Our ZDNet sister site in the US has been hosting a discussion about what 'open' actually means. This discussion was initiated by David Berlind, who's been gnawing away at the issue for a while.
One of the most interesting ideas came from Bob Sutor at IBM, who suggested a scale of openness. This could range from "I retain full rights over what I sell you, and you may do nothing except the single task for which it is licenced" to "Do what you will with this". Something like BSD would come towards the latter end, with the GPL slightly less open — you're not allowed to make GPL IP closed — and our favourite proprietary operating systems well towards the former. Microsoft's concept of open formats, where you have to have a licence with the company before you can use them, isn't very open. I couldn't implement a system and then give someone else the code to use.
But this demonstrates why "open" is such a bad term. Like free, it is an absolute term being asked to contain a multiplicity of nuance. A much better axis would be limited to unlimited. An unlimited licence to all information about a product is unambiguous. A licence with one degree of limitation — that you must impose it on all derivatives — covers GPL. One with two degrees of limitation, that you cannot pass on the licence and the licensor maintains control, covers Microsoft's open standards. One that forbids access to source code, forbids reproduction, and limits modes of use would be three degrees — and this moves into the territory of copy-restricted media and the systems that use them.
The idea's not perfect; it is impossible to accurately categorise the drifts of dense legalese that characterise the average end user licence agreement in such crude ways. But as a rule of thumb, it has the advantage that it prevents the abuse of 'open' by forcing the recognition that there are limitations. It also aids functional comparisons: BSD is zero-L, GPL is one-L, WS-* is two-L, Windows is three-L. There might also be an interesting correspondence between the physical length of licence agreement and L-ness, which would be a pointer towards an objective categorisation system.
Simple minded? Undoubtedly, but useful nonetheless. Will there be arguments about the definitions? I hope so — even if that's the only thing that happens, it will force people to confront the fact that 'open' has been roundly abused for years. The currency is debased. Are there important areas that aren't addressed by this idea? Certainly: pricing, compliance, the difference between standards, systems and implementations, are all dimensions related to the idea of control inherent in licensing and which aren't easily compressed into a simple one-dimensional scale. An accurate comparison of the limitations of different sorts of licence would require a complex matrix of concepts: you can compare apples and oranges, but you need to get into biochemistry.

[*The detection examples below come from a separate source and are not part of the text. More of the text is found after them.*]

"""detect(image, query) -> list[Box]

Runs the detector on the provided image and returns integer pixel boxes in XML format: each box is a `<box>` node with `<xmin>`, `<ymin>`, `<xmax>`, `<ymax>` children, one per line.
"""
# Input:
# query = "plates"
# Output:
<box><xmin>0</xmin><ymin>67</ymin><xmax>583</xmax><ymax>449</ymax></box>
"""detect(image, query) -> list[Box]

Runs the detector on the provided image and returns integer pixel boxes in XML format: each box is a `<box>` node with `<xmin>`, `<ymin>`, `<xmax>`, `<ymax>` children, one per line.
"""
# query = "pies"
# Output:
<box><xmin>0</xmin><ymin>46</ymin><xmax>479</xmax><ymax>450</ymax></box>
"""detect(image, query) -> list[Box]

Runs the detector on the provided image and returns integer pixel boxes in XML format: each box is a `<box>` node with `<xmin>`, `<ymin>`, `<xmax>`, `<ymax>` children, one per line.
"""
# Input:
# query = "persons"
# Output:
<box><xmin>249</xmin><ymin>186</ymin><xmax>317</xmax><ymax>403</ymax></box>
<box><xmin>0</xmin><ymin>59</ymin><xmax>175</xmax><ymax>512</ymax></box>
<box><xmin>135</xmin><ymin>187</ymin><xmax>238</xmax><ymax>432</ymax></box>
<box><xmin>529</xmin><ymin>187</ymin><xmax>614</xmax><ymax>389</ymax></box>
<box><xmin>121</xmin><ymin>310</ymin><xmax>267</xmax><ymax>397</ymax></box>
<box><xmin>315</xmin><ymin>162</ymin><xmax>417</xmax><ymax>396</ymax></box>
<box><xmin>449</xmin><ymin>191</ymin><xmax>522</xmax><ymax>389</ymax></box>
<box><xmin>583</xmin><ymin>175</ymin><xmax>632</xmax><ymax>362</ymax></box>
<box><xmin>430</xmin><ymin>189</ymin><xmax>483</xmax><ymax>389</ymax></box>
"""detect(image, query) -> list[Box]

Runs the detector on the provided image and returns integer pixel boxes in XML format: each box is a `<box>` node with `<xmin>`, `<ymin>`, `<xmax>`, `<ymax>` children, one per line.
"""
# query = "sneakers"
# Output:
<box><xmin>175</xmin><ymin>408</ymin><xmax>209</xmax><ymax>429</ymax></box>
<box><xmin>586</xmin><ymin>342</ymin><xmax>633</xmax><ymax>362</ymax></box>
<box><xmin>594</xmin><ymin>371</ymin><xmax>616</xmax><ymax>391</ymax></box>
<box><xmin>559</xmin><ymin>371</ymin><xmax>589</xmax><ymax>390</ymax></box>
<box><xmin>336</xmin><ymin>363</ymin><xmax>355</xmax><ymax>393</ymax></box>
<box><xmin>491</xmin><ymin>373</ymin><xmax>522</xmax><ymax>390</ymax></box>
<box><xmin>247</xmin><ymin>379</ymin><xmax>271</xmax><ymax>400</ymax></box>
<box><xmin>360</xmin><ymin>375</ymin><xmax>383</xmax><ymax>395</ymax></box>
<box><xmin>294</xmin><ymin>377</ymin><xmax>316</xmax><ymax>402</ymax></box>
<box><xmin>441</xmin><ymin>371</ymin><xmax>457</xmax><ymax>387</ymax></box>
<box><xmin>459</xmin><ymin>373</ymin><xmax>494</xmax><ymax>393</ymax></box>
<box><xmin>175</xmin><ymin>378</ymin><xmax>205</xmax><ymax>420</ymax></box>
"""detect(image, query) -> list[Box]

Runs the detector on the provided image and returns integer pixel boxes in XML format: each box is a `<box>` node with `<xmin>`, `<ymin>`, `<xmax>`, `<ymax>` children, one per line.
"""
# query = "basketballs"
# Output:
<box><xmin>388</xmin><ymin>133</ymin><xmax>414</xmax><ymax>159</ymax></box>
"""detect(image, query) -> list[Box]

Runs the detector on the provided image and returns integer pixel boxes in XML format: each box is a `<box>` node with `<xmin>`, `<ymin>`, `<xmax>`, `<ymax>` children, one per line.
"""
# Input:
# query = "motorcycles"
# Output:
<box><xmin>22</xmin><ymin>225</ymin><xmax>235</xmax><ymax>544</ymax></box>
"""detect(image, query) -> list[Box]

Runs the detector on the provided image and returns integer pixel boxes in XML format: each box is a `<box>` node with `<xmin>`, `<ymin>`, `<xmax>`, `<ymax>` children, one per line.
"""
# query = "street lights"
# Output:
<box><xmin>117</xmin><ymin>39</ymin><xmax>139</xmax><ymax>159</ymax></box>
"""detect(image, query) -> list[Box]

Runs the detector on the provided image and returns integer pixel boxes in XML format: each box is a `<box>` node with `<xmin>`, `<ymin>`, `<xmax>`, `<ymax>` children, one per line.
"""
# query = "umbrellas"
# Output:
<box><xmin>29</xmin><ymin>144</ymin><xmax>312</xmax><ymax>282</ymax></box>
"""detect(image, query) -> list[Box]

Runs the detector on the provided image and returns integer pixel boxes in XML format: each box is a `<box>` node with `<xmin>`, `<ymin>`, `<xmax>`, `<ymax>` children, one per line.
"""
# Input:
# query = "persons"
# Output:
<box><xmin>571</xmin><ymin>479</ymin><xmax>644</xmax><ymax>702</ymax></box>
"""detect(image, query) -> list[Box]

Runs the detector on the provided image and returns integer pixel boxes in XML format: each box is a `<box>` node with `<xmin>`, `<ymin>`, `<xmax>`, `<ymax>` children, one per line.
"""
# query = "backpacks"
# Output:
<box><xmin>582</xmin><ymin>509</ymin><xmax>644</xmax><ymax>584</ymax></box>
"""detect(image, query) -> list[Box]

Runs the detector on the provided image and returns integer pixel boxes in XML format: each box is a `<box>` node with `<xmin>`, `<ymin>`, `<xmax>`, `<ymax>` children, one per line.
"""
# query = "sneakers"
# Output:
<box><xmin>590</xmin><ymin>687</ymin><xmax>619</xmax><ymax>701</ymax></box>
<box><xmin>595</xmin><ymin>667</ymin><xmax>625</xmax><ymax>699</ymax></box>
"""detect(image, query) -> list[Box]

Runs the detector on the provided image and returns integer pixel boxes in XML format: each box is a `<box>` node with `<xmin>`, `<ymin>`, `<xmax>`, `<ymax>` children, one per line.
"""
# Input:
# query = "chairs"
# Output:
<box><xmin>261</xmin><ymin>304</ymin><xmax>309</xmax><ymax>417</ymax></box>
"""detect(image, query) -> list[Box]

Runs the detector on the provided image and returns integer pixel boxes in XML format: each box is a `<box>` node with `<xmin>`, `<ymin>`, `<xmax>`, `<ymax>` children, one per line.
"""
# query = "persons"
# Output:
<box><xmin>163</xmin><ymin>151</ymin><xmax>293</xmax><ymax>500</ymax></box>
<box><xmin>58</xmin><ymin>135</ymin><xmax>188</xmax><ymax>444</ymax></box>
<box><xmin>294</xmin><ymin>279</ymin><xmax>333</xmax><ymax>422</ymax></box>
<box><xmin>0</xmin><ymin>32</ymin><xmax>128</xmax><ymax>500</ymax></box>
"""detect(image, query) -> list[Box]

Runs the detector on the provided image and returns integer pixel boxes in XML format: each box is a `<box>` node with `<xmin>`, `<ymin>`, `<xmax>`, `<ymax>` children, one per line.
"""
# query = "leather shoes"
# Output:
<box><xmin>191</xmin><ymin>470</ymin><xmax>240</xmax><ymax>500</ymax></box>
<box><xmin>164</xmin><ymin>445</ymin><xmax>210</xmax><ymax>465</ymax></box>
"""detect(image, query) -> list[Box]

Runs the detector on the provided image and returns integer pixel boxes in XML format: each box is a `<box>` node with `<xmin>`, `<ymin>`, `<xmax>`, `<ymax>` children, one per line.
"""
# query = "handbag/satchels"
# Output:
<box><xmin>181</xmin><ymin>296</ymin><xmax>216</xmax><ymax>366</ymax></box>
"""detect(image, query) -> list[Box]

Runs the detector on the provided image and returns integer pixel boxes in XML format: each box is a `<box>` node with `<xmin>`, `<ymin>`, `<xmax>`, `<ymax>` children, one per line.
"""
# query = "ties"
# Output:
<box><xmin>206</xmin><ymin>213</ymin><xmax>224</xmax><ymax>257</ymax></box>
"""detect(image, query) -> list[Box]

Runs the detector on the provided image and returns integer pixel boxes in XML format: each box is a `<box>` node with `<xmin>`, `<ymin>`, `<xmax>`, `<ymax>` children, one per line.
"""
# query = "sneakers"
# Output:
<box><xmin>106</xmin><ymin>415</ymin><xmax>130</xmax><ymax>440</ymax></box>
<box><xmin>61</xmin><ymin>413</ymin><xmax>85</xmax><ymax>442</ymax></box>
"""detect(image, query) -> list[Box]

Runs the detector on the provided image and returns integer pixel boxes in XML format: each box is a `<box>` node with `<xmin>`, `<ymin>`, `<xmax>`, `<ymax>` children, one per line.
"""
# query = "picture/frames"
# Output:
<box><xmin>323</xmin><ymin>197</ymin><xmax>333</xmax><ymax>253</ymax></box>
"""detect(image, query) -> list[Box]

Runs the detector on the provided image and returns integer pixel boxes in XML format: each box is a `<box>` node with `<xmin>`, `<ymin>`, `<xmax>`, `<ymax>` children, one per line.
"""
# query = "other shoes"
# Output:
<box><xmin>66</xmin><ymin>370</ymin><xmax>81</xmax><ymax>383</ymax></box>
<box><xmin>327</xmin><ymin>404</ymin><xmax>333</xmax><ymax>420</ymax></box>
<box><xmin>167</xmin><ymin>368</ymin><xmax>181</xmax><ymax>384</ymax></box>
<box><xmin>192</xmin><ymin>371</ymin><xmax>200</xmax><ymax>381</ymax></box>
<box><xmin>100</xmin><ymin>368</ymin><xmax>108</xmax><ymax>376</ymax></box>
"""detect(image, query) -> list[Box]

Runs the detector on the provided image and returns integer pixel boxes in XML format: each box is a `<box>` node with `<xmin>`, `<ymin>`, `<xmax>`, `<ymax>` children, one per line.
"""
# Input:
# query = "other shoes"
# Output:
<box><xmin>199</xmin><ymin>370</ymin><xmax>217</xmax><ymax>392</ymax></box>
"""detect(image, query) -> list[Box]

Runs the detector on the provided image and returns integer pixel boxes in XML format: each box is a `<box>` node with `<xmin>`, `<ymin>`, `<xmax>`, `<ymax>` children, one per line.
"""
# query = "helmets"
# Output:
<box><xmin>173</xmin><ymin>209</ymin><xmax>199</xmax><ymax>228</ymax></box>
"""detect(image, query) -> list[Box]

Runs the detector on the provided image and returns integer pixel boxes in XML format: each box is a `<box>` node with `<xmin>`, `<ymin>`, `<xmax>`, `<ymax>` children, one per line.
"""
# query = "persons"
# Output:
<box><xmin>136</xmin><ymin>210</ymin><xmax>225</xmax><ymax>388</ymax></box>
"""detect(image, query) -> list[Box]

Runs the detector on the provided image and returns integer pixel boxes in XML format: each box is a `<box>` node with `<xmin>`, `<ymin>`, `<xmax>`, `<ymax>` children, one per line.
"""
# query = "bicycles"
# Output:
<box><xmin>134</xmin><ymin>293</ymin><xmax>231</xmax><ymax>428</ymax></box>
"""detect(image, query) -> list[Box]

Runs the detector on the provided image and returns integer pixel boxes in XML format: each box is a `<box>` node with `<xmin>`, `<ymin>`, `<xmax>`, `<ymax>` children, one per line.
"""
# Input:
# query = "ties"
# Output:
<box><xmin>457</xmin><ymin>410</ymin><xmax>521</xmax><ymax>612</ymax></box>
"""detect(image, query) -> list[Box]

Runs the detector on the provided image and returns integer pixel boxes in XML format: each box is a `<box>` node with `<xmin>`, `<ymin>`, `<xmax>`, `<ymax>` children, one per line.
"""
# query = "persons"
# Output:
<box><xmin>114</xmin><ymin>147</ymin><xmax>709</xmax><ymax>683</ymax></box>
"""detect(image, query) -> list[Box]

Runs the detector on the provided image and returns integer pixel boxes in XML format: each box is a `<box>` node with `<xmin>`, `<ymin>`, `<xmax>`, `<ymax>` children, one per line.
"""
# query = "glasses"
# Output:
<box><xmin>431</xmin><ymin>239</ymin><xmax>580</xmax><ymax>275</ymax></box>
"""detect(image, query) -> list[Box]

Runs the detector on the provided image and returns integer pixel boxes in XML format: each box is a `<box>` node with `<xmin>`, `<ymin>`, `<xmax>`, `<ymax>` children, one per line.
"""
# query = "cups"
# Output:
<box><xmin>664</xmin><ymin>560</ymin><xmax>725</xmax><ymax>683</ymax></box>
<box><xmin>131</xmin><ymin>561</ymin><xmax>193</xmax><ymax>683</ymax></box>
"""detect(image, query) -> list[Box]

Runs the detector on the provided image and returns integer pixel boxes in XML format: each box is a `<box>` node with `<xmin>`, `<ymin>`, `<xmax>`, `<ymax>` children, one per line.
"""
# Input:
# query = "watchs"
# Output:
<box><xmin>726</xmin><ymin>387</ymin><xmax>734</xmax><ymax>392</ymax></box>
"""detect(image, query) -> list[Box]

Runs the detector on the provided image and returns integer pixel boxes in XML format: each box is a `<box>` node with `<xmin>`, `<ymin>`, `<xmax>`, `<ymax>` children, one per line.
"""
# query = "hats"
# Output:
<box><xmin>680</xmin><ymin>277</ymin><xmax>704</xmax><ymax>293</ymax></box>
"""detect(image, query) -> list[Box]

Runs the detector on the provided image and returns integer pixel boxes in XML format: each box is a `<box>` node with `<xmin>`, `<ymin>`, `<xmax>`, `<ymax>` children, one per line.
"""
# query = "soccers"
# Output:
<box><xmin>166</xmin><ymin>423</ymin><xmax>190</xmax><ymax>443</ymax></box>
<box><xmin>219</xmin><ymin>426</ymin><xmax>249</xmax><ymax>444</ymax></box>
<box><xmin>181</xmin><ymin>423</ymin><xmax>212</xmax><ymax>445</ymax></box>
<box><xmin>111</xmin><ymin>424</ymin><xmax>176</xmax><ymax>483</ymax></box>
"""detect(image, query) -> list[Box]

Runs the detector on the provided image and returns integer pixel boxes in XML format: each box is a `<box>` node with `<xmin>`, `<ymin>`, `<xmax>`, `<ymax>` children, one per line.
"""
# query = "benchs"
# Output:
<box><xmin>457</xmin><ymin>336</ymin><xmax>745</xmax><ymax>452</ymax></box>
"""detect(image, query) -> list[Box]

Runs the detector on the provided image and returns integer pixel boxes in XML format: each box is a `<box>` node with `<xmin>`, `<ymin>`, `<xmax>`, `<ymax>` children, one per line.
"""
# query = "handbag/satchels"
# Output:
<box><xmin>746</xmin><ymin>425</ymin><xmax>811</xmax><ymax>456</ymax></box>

We don't need to get into that level of detail to define the important stuff. Limitations in licences matter more as the licensed products matter more. If I'm buying software to control a model railway layout, I probably don't care if it's locked down tighter than J D Salinger's Christmas card list. If I'm choosing a security system for general purpose e-commerce, then I'm going to care enormously if it hands control to a third party. There are significant general principles here already touched on by antitrust legislation: you don't get to win overall control of a market without acquiring new responsibilities for acceptable behaviour.
It's a shame that such ideas need to be codified. For most of the history of innovation, a balance has been struck between the importance of an idea and the protection afforded to its creator. Corporations have learned they can game the copyright, licensing and patent systems for commercial gain, thus upsetting that balance. Until systematic reform is effected, the least we can do is make the mechanisms of those games plain and encourage a proper appreciation of the implications of our choices.